● Reading text
--- begin ---

# Baseline Dyno



## bluhaven (Jan 24, 2005)

Well just back from getting a baseline dyno from Richard at Magnaflow (btlfed1500). Pulled a 345 rwhp nd345rwtq, thats with a K&N drop in filter and the snorkel removed from the airbox. Next is to install my Kooks lt headers with catted midpipes and go see Richard again for a dyno tune. Pretty happy with the numbers, can't wait to see what we can get with the tune and the headers.:cheers


----------



## burnz (Jul 26, 2006)

you have a strong motor, good numbers :cheers


----------



## Good 2 go (Sep 7, 2005)

My initial #'s were 328WHP. I think the tq was about 324, and I wasn't very happy. I now have Kooks 1 7/8" w/cats and Speed Inc. CAI. After tuning, I'm now at 376WHP, and couldn't be happier! Looking forward to seeing your numbers. :cheers


----------



## bluhaven (Jan 24, 2005)

Wow those sound like great numbers, I hope ours gets there. I don't know what the weather was when you got your baseline but today was about 75 out so I'm sure that helped. What do you do for the 1/4?:cheers


----------



## HOLSTEIN (Oct 6, 2006)

bluhaven, not to jack you thread.... i just purchased a 06 torrid red six speed and was wondering about how long i should wait before i dyno tune?


----------



## bluhaven (Jan 24, 2005)

We waited untill we bought headers so we figured we would get a tune also, that happens on the 21st. If you are going to do any mods I would wait until then. It won't hurt to get a tune with no mods its just you'll notice more of difference. Good luck with your decision, its a slippery slop once you start modding, but it sure is fun.


----------



## Good 2 go (Sep 7, 2005)

bluhaven said:


> Wow those sound like great numbers, I hope ours gets there. I don't know what the weather was when you got your baseline but today was about 75 out so I'm sure that helped. What do you do for the 1/4?:cheers


The baseline was done in Feb, so it was relatively cool. It was 90 something, with high humidity (Houston, TX) when the headers and tune were done. That fact alone made the numbers very impressive. The way the car felt afterward, I mean it was no slouch before, was like a couple more cylinders were added. The drive home was an exercise in restraint! I'm getting a cam next, and looking forward to feeling that added power once more. I haven't been to the track yet, but I plan to one day.


----------



## bluhaven (Jan 24, 2005)

Check it out!!!!!!!!!!arty: 
http://s94.photobucket.com/albums/l84/wingnut_05/?action=view&current=HPIM0592.flv


----------



## 06BlazinGTO (Sep 27, 2006)

What does a baseline dyno cost?


----------



## bluhaven (Jan 24, 2005)

Usually its around $50 for 2 or 3 pulls along with your a/f ratio(air fuel ratio)


----------



## PontiacGuy (Apr 22, 2006)

How much do the Kooks and cats change the exhaust tone? Headers and a tune seem like the best way to gain performance, but I like the sound of the stock exhaust and really don't want it any louder.

--- end ---

Transcribe the portion of the dyno forum thread above between "We waited untill" and "sure is fun.", inclusive.

● Data records
--- begin ---

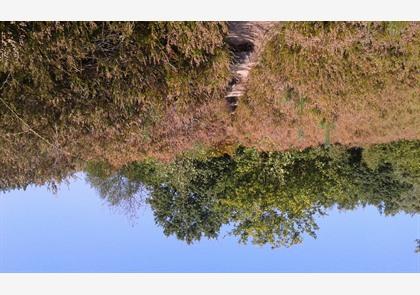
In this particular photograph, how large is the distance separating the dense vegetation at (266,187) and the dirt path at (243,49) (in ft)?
2.01

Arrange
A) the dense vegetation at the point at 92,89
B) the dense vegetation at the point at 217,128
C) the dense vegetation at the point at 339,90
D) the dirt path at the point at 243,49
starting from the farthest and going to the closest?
the dirt path at the point at 243,49 < the dense vegetation at the point at 339,90 < the dense vegetation at the point at 217,128 < the dense vegetation at the point at 92,89

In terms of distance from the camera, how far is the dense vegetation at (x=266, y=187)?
5023 millimetres

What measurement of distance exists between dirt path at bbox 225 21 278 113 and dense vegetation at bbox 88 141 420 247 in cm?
61

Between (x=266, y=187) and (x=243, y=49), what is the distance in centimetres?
128

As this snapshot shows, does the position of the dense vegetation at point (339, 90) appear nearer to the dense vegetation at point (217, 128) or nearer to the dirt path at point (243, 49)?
the dense vegetation at point (217, 128)

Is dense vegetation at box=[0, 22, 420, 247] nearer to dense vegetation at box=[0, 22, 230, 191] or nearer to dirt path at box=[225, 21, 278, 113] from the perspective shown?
dense vegetation at box=[0, 22, 230, 191]

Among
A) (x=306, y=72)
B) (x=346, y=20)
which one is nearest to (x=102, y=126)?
(x=306, y=72)

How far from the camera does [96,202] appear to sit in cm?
501

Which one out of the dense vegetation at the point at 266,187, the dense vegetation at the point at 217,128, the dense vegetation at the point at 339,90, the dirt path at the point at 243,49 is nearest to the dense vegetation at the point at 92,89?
the dense vegetation at the point at 217,128

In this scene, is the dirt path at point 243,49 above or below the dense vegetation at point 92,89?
above

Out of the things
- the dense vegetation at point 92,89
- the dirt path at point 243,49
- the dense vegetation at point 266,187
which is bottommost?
the dense vegetation at point 266,187

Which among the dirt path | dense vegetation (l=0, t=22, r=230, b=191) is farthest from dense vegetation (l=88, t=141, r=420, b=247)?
the dirt path

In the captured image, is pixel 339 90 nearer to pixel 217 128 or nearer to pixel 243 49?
pixel 243 49
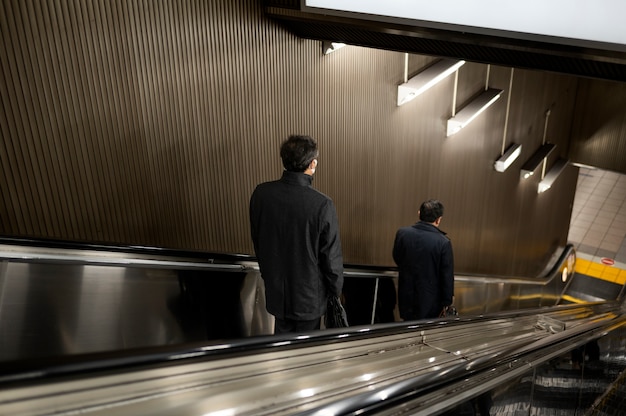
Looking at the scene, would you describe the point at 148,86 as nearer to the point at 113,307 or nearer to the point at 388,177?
the point at 113,307

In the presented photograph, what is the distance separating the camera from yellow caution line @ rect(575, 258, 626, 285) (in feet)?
39.7

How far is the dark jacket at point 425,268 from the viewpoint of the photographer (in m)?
3.93

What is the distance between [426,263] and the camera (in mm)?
3965

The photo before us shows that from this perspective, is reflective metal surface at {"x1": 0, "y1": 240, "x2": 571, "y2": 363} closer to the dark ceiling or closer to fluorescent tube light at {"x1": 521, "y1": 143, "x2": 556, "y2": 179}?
the dark ceiling

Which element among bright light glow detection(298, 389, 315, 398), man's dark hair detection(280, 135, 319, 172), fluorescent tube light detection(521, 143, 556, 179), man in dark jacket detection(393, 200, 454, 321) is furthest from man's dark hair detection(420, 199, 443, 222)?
fluorescent tube light detection(521, 143, 556, 179)

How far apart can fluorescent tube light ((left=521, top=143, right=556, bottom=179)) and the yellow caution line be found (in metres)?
4.54

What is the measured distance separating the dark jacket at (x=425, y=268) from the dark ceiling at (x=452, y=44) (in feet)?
4.21

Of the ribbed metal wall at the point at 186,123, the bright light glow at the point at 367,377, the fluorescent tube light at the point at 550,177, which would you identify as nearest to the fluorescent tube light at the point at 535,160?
the fluorescent tube light at the point at 550,177

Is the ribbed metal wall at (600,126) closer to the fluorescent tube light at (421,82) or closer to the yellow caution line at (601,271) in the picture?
the yellow caution line at (601,271)

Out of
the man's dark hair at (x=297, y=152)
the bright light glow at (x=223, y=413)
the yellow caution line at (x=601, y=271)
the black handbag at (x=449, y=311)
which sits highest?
the man's dark hair at (x=297, y=152)

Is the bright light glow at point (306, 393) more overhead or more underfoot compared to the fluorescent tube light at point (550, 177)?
more overhead

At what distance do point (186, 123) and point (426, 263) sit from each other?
1976mm

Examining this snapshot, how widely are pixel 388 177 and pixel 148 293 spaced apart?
327 cm

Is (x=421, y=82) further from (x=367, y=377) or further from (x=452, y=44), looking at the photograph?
(x=367, y=377)
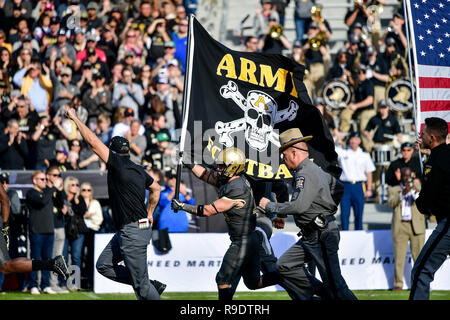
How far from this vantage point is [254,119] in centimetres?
1166

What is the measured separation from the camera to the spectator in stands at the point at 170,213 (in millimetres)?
15188

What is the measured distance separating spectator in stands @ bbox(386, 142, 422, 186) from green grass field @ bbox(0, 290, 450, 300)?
2.25 meters

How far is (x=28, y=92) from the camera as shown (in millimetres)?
18938

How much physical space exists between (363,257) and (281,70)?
4.45 metres

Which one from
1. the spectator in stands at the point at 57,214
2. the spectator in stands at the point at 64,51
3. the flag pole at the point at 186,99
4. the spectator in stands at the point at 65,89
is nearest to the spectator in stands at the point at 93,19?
the spectator in stands at the point at 64,51

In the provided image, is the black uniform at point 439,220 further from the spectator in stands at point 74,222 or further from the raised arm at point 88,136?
the spectator in stands at point 74,222

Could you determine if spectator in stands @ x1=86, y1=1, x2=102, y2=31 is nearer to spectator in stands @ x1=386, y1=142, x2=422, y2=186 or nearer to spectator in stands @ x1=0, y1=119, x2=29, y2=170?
spectator in stands @ x1=0, y1=119, x2=29, y2=170

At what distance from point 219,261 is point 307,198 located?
5.43m

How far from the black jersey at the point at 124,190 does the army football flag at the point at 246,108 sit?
0.92 m

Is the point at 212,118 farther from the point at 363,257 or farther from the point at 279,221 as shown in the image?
the point at 363,257

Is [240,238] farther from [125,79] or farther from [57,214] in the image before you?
[125,79]

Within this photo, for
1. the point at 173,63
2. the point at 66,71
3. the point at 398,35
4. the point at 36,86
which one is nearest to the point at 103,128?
the point at 66,71

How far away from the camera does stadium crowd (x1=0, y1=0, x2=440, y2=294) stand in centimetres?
1634
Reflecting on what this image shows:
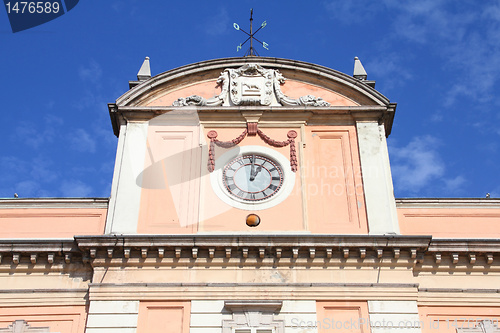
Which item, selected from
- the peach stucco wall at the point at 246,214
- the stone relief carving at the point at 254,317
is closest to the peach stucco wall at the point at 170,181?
the peach stucco wall at the point at 246,214

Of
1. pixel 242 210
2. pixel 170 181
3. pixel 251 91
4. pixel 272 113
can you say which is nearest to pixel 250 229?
pixel 242 210

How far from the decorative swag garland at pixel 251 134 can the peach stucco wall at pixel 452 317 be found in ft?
16.2

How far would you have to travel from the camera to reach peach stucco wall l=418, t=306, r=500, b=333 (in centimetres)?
1471

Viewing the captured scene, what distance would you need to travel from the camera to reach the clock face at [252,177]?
16719 mm

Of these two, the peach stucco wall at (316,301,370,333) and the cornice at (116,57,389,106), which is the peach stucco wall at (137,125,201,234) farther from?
the peach stucco wall at (316,301,370,333)

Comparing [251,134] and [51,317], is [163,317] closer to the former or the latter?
[51,317]

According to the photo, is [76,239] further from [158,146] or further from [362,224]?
[362,224]

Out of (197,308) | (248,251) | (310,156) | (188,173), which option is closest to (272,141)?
(310,156)

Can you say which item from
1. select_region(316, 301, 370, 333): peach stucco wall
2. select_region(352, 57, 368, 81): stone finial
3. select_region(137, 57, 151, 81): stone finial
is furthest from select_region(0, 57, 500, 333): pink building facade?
select_region(352, 57, 368, 81): stone finial

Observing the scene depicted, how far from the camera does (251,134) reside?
1789 cm

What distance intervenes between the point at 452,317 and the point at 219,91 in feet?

--- end ---

● Answer to the problem
We waited untill we bought headers so we figured we would get a tune also, that happens on the 21st. If you are going to do any mods I would wait until then. It won't hurt to get a tune with no mods its just you'll notice more of difference. Good luck with your decision, its a slippery slop once you start modding, but it sure is fun.